* **Supplied entries**
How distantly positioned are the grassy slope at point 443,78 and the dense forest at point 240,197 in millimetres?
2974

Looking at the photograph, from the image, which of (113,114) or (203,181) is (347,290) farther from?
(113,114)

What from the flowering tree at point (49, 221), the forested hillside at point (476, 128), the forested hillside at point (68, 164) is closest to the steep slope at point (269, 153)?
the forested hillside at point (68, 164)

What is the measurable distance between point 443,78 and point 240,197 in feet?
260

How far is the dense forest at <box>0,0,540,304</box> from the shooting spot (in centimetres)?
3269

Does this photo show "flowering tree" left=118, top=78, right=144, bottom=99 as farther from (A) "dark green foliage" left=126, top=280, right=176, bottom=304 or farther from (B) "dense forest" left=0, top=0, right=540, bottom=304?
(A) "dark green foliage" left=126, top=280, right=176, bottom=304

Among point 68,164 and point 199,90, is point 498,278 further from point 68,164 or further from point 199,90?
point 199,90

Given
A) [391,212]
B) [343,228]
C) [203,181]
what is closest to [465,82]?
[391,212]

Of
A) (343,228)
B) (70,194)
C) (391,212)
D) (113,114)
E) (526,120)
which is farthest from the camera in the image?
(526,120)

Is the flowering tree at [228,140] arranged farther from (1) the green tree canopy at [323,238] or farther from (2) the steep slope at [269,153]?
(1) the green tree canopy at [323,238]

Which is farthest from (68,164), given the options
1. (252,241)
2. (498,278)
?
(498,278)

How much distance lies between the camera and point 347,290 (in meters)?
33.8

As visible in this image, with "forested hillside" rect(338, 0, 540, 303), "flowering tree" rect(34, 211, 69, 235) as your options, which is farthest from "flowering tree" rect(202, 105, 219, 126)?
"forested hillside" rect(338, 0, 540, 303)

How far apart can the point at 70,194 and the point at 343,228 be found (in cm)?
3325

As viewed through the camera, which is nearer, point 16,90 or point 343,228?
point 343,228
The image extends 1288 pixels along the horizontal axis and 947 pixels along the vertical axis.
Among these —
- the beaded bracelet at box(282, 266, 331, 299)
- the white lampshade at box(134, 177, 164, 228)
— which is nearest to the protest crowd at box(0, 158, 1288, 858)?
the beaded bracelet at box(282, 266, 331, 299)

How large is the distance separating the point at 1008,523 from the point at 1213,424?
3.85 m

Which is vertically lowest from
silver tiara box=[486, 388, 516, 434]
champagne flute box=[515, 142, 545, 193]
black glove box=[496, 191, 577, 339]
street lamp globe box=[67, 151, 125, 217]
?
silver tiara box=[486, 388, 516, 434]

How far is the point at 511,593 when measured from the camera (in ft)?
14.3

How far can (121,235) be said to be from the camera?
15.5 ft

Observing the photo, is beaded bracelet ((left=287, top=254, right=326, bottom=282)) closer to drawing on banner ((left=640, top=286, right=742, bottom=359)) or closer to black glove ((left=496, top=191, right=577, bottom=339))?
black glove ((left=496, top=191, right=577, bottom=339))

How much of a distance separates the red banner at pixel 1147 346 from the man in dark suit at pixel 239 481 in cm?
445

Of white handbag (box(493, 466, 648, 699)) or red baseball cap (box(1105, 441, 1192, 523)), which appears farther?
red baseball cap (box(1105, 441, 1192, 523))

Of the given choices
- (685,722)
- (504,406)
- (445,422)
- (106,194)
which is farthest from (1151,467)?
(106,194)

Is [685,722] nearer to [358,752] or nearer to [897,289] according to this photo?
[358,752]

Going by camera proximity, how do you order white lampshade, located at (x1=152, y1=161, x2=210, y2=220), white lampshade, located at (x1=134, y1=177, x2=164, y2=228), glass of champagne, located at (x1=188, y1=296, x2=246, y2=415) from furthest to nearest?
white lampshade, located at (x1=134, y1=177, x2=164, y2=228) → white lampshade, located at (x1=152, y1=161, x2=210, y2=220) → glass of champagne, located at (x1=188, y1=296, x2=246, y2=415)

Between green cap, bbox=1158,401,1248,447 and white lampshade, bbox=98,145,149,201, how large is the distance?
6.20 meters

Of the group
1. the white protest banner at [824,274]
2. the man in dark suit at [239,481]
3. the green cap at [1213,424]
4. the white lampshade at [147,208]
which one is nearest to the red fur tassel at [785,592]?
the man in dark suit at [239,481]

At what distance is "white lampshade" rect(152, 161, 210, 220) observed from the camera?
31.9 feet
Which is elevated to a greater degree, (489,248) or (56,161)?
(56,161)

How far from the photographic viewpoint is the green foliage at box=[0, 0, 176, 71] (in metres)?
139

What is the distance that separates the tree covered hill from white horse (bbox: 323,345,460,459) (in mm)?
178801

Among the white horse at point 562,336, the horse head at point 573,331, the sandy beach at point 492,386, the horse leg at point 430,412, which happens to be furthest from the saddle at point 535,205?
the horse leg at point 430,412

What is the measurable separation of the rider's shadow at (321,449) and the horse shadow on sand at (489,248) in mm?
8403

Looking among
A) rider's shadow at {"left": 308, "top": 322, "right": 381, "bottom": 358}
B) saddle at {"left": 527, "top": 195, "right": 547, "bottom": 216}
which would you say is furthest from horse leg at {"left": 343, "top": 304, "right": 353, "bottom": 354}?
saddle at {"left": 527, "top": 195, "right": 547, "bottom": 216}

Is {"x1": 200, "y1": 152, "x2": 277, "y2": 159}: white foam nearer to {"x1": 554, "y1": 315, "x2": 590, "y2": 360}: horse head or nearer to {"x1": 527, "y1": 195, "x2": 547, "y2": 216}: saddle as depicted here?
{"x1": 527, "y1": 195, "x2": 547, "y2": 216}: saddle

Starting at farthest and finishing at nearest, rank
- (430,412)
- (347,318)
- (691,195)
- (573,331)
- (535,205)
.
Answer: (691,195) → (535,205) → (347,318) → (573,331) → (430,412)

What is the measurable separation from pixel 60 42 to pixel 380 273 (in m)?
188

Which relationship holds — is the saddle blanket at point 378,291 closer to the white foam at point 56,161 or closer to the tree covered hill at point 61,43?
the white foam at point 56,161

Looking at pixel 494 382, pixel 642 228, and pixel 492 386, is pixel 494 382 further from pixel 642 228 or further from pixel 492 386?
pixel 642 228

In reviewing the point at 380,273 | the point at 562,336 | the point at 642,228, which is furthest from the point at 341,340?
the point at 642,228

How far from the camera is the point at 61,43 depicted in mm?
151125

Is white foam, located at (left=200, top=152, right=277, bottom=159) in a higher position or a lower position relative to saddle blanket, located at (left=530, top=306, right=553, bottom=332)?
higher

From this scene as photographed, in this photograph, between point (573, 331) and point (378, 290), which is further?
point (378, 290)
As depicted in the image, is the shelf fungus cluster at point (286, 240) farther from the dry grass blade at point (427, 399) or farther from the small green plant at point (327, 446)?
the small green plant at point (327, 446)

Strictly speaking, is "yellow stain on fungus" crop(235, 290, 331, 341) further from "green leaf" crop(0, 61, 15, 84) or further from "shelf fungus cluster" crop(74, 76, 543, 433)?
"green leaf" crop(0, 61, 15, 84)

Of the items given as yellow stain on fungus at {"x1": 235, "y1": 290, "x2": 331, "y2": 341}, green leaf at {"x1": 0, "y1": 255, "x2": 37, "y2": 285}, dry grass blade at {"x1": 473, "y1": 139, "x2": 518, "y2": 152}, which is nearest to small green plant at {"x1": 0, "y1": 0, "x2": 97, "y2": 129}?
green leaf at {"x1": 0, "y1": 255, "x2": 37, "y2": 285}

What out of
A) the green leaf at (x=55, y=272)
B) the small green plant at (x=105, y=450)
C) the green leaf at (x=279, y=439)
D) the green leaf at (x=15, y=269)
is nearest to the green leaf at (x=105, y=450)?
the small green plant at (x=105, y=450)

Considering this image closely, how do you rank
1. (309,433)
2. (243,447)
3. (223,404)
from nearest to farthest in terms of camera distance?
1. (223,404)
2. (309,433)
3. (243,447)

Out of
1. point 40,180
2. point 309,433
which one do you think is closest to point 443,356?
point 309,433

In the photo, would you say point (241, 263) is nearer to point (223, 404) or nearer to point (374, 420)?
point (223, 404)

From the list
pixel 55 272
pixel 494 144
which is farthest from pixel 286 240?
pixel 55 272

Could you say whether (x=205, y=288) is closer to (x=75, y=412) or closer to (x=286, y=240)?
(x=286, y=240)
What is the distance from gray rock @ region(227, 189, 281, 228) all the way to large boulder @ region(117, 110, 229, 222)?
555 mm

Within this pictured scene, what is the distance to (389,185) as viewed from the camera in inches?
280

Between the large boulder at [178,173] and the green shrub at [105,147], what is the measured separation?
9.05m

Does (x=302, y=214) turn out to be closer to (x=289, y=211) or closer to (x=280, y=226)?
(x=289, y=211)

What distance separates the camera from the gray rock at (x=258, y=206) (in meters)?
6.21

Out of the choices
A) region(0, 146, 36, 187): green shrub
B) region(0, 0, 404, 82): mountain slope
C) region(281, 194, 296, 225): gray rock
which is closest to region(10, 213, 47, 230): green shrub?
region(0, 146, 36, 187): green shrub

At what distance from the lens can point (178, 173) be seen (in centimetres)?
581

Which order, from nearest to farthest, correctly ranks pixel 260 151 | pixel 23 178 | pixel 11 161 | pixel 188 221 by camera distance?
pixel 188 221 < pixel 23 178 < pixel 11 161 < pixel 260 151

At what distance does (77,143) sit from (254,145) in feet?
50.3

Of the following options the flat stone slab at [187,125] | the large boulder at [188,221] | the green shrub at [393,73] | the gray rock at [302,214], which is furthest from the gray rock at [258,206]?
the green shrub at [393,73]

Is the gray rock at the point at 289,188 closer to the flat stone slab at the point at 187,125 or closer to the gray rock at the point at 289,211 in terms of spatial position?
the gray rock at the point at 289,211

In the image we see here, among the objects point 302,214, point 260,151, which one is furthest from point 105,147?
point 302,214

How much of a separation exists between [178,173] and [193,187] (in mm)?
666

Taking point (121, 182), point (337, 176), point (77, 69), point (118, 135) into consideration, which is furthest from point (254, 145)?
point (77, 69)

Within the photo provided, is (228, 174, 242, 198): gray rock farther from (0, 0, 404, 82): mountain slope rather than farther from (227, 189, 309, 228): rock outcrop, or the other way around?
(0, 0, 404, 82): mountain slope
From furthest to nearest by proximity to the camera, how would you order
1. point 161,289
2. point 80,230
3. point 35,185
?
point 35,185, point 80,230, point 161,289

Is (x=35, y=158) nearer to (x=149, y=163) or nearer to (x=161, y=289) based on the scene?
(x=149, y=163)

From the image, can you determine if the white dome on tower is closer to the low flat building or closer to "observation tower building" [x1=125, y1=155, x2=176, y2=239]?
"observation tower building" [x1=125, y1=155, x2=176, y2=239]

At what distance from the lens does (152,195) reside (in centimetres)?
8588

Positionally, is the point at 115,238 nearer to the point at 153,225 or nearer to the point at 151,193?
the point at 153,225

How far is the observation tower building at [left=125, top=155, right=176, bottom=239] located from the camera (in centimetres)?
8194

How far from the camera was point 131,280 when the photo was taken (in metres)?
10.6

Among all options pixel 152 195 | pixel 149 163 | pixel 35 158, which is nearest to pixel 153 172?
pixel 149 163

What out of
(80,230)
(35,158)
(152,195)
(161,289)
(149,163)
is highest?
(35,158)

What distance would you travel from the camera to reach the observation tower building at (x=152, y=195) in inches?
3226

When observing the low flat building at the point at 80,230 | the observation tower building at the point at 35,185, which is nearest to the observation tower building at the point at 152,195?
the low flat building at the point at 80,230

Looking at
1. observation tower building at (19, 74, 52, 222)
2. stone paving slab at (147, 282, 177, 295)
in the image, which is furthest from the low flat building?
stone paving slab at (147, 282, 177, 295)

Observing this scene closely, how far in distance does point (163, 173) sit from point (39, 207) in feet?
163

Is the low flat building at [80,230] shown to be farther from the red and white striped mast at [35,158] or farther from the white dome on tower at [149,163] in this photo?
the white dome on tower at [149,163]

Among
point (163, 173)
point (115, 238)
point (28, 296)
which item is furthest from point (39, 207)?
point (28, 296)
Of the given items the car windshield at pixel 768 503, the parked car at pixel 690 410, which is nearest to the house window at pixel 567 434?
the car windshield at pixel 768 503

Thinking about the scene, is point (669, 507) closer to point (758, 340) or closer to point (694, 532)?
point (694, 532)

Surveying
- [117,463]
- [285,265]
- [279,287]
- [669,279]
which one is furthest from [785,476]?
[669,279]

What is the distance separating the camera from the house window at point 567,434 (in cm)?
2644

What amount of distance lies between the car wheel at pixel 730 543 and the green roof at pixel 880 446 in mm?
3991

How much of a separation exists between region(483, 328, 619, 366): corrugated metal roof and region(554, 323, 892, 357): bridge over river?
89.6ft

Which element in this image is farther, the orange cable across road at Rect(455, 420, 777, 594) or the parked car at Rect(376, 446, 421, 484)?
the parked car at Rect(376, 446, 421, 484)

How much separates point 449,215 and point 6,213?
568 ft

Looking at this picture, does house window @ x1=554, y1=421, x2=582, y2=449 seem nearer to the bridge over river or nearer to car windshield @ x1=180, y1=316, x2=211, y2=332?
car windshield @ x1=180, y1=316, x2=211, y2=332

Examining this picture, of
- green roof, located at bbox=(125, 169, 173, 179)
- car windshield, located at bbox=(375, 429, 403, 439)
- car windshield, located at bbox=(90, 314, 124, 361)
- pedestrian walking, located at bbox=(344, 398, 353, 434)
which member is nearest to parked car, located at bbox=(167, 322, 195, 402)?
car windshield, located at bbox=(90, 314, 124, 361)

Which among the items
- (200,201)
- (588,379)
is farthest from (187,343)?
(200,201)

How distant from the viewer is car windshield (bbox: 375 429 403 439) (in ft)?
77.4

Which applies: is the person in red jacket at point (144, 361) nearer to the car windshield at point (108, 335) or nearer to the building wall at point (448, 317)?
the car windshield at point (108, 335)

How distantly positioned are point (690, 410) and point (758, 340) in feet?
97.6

* **What is being asked**
Copy the records word for word, from the line with "Going by camera" up to and including the line with "white lampshade, located at (x1=134, y1=177, x2=164, y2=228) →".

* **Full output**
Going by camera proximity, how do you order white lampshade, located at (x1=152, y1=161, x2=210, y2=220), white lampshade, located at (x1=134, y1=177, x2=164, y2=228), glass of champagne, located at (x1=188, y1=296, x2=246, y2=415) from furthest to nearest?
white lampshade, located at (x1=134, y1=177, x2=164, y2=228) → white lampshade, located at (x1=152, y1=161, x2=210, y2=220) → glass of champagne, located at (x1=188, y1=296, x2=246, y2=415)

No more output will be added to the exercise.